The following signs will help you recognize regrowth from the various forms of epilation: 

  1. Ingrown hairs; with or without active lesions.  Ingrown hairs may need to be carefully lifted from the skin with sterile forceps or a sterile lancet.  Frequent picking by the client can also contribute to acne in the area of the hair growth.  When a client insists they cannot stop tweezing between treatments their first goal will be to stop the tweezing, with the knowledge that continued tweezing will delay completion of the treatments.
  2. Hair fragments protruding through the surface of the skin.  This can be from tweezing, poorly executed electrolysis or an indication of recent laser treatment.  
  3. Follicles reverting to premature telogen, expelling distorted and/or corkscrew hairs.  Follicles that have been tweezed or under-treated with electrolysis may result in a hair with a clumpy root sheath.  The corkscrew hair (not a naturally curly hair) will often be seen with the whole root so close to the surface of the skin that you can see where the hair is attached to the papilla. Some electrologists believe these hair follicles are essentially dead and can be tweezed out without regrowth or causing more problems, but treating the visible follicle is a good exercise in checking insertions and current application.
  4. Dark spots (black dots) embedded in the skin. These will show up as if there is pepper under the skin.  They are a remnant of the hair root. They will expel from the follicle on their own.
  5. Hair growing from pitted follicles.  Most pitting is caused by the client picking the skin.  Over-treatment resulting in large diameter and deep scabs or high-frequency blowout may result in some pitting. 

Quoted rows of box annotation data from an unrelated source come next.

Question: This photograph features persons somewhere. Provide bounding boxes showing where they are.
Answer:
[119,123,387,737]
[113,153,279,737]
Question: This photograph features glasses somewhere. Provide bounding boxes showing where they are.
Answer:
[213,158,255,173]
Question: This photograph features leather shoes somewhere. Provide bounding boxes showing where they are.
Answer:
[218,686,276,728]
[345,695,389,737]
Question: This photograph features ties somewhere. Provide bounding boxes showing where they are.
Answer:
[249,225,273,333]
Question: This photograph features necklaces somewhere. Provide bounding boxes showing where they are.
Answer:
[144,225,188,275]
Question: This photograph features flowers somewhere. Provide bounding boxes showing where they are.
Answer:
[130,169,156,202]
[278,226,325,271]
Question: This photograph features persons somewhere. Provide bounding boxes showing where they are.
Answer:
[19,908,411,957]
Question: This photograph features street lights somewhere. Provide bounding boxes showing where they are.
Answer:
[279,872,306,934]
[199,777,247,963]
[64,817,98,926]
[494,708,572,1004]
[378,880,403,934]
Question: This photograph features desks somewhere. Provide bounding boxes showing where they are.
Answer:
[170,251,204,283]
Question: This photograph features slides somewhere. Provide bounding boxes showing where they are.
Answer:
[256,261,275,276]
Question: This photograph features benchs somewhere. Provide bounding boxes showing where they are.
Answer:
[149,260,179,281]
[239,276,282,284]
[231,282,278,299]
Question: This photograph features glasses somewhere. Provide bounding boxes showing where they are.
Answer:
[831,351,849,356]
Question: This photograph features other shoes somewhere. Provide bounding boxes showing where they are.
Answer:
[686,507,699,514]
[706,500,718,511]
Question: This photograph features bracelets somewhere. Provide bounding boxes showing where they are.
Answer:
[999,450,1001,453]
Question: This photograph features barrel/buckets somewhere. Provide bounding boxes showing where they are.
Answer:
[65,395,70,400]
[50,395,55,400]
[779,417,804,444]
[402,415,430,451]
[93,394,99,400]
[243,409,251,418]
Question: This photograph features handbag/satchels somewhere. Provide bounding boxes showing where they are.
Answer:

As treatments progress the Density Rating will lower and the Letter Code will change as evidence of permanency. As treatments progress the length of each treatment will become shorter while the time between treatments will become longer. All signs of regrowth will disappear and the skin condition usually improves.  The electrologist can evaluate their work by comparing clients with similar hair problems to see if results are similar.  K. Lasker, the source of this information, recommends evaluating every 15-20 hours of treatment.  While it is not necessary to document progress at every appointment, reviewing hair growth every 2 to 3 months will provide evidence of the decrease in hair growth.  

Collecting and documenting this information provides evidence of the success of the electrology treatments.  Providing a new client with quantitative results gives them confidence in the knowledge and experience of the electrologist and shows measurable proof that electrology works.

Adapted from the Manual for Epilation Charting System, 2nd Edition by K. Lasker, B.S.